■ Exercise aim ■
Leaving the pictures aside, transcribe the data below exactly.

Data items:
────────────────

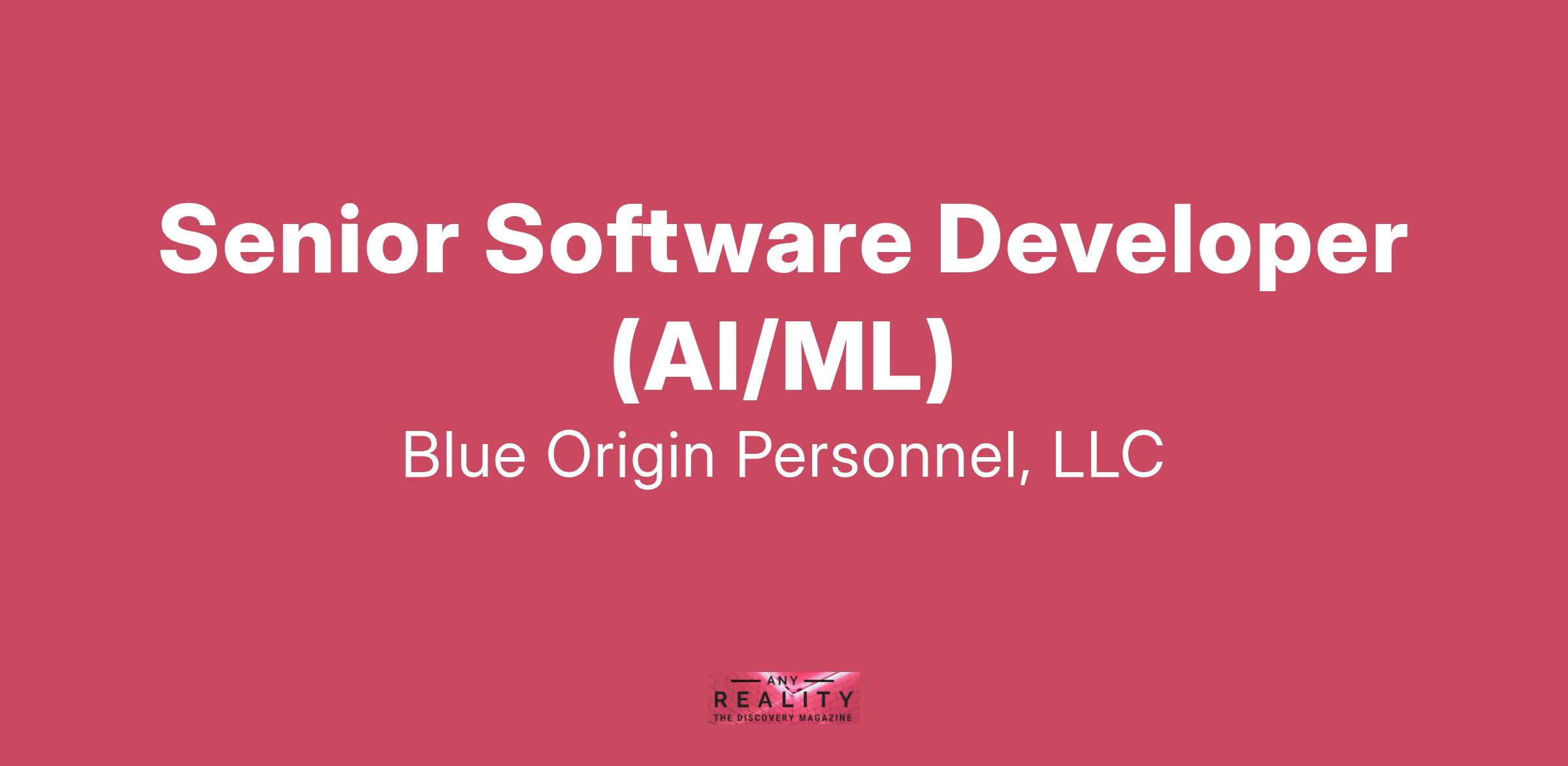 Senior Software Developer (AI/ML)

Blue Origin Personnel, LLC

ANY
REALITY
THE DISCOVERY MAGAZINE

────────────────

■ Response to this exercise ■
 Senior Software Developer (AI/ML)

Blue Origin Personnel, LLC

ANY
REALITY
THE DISCOVERY MAGAZINE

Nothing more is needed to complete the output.